Each Blockchain is made up of blocks of information that are time stamped and placed in a chronological way within a chain. Each of these blocks contain specific sets of data. In the case of healthcare industry, this can be patient data, claims data, provider data, or wellness data.
This data, also known as assets, is transferred over the Blockchain network for the participants to consume. A Blockchain network can be a network of Payers, or network of Payers and Providers, or network of multiple diverse stakeholders, who will be contributors to the business process.
Unlike how healthcare information is stored today in an industry-player-specific centralised repository, in Blockchain, this information is decentralised, distributed and accessible by patients and/or other authorised stakeholders in the healthcare ecosystem as suitable.
In other words, a single organisation will no longer own the data. And this will be made possible by Blockchain, a system built on architecture and spread out among different systems.
The healthcare industry faces many challenges, and Blockchain technology can tackle it efficiently.
A crucial one among them is on-time access to complete patient health information. Blockchain secures this data by digitising patient identity and related information and distributing it across a ledger. Additionally, this information can be updated by authorised personnel real-time across networks on which it is distributed.
Another challenge related to patient data is that it is fragmented. Patient data is centralised and stored only with the provider where the patient is being treated. So, if the same patient visits another healthcare provider, the new physician will not have access to information about the patient’s previous treatment.
Add to this patient generated data, which stems from their Internet of Things (IoT), namely wearable devices. This remains in another silo.
When information is stored in such silos, it becomes difficult for physicians to provide the right care to patients.
With Blockchain, we are moving from an Internet of Information to an Internet of Value
Blockchain provides decentralised replicated storage and sharing possibilities via networks. This means that Blockchain collects information generated by different stakeholders for a specific patient and makes it available to all those who are authorised to access it – this could include physicians at different healthcare facilities or providers.

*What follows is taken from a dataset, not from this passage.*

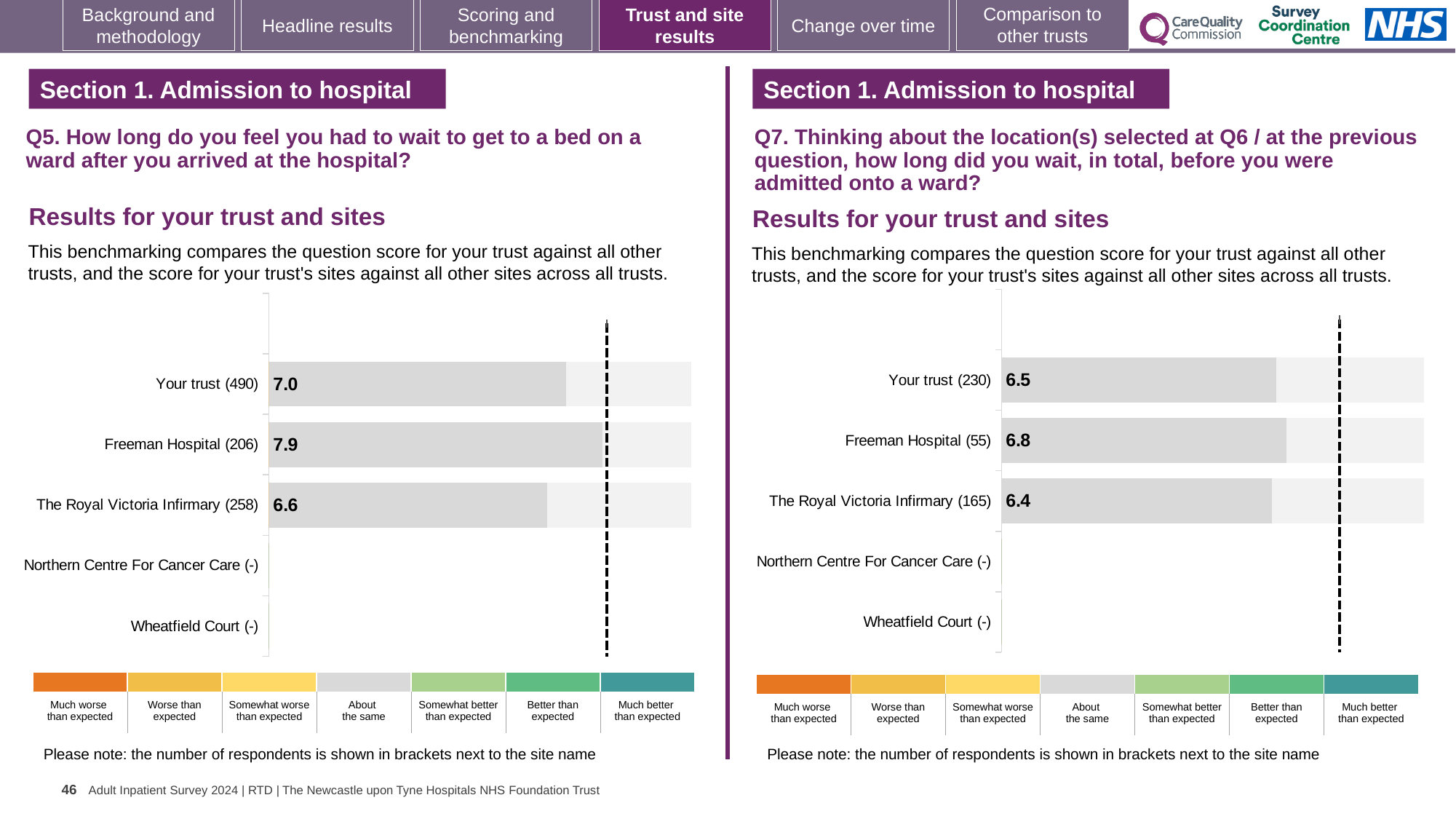
What kind of chart is used on the Q5 chart (left)? Bar chart On the Q5 chart (left), what is the score for Your trust? 7.0 On the Q7 chart (right), what is the score for Freeman Hospital? 6.8 On the Q7 chart (right), what is the score for Your trust? 6.5 On the Q7 chart (right), which is larger: the score for Freeman Hospital or the score for The Royal Victoria Infirmary? Freeman Hospital On the Q5 chart (left), what is the score for Freeman Hospital? 7.9 On the Q5 chart (left), what is the difference between the Freeman Hospital score and The Royal Victoria Infirmary score? 1.3 On the Q5 chart (left), which site has the highest score? Freeman Hospital On the Q5 chart (left), what is the score for The Royal Victoria Infirmary? 6.6 On the Q7 chart (right), how many respondents are shown for The Royal Victoria Infirmary? 165 On the Q5 chart (left), how many respondents are shown for Your trust? 490 On the Q7 chart (right), which site has the lowest score among those with a value shown? The Royal Victoria Infirmary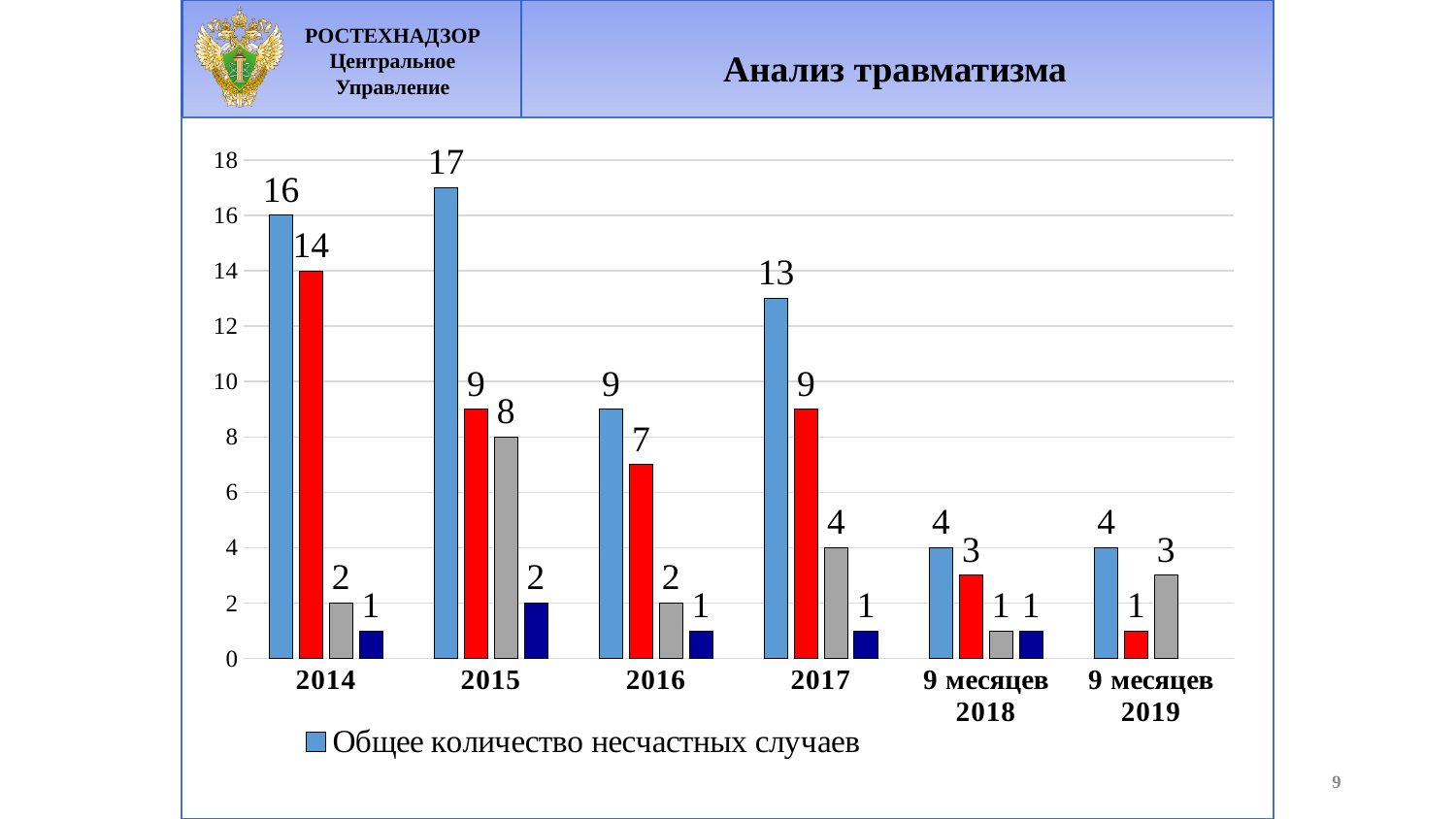
Does 'Общее количество несчастных случаев' rise or fall from 2017 to 9 месяцев 2018? Fall How many series does the legend list? 1 What is the title of the slide containing the chart? Анализ травматизма What is the difference between 'Общее количество несчастных случаев' in 2015 and in 2016? 8 What is the value of the red bar for 2014? 14 What kind of chart is shown on the slide? Bar chart Which category has the lowest red bar value? 9 месяцев 2019 What is the value of 'Общее количество несчастных случаев' for 2015? 17 How many categories are shown on the x axis? 6 What is the value of the gray bar for 2017? 4 In which year is 'Общее количество несчастных случаев' highest? 2015 Which is larger: the red bar for 2016 or the red bar for 2017? 2017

Just as it is with patient healthcare data, timely access to accurate provider data is becoming a challenge.
This provider data is critical for medical centres, laboratories and radiology centres which have to meet the mandate of being accredited to specific standards.
It also helps individual providers to get educated on and experience credentialing. The credentialing and accreditation process carried out by independent organisations is the deciding factor for the individual physician, provider and facility centres for being able to practice, and participate in Payers’ network and getting paid by Payers for the services rendered.
So this accreditation data should always be accurate and available for immediate access to the Payer.
Blockchain has the potential to expedite and streamline this process and can help remove any roadblocks that may get in the way of getting timely access to accurate provider data.
The solution can be built on a Blockchain business network that brings together Payers, Providers and credentialing and accrediting organisations.
The Blockchain-based solution will have no entry barriers and higher adoption among industry stakeholders as it eliminates concerns related to Health Insurance Portability and Accountability act (HIPAA) and Protected Health Information (PHI) since the assets being exchanged are Provider data.
Credentialing and accreditation can help seamlessly transfer provider data management onus to the Provider. When a simplified process is available to maintain their information on the Blockchain, it incentivises providers to keep data accurate. This can address most concerns around Provider data management.
With Blockchain, the healthcare industry has a unique opportunity to unlock possibilities to decrease complexity in the ecosystem; to make it possible for parties that have previously not had trusted partnerships to collaborate easily; and to create a safe and tamper-proof distributed ledger.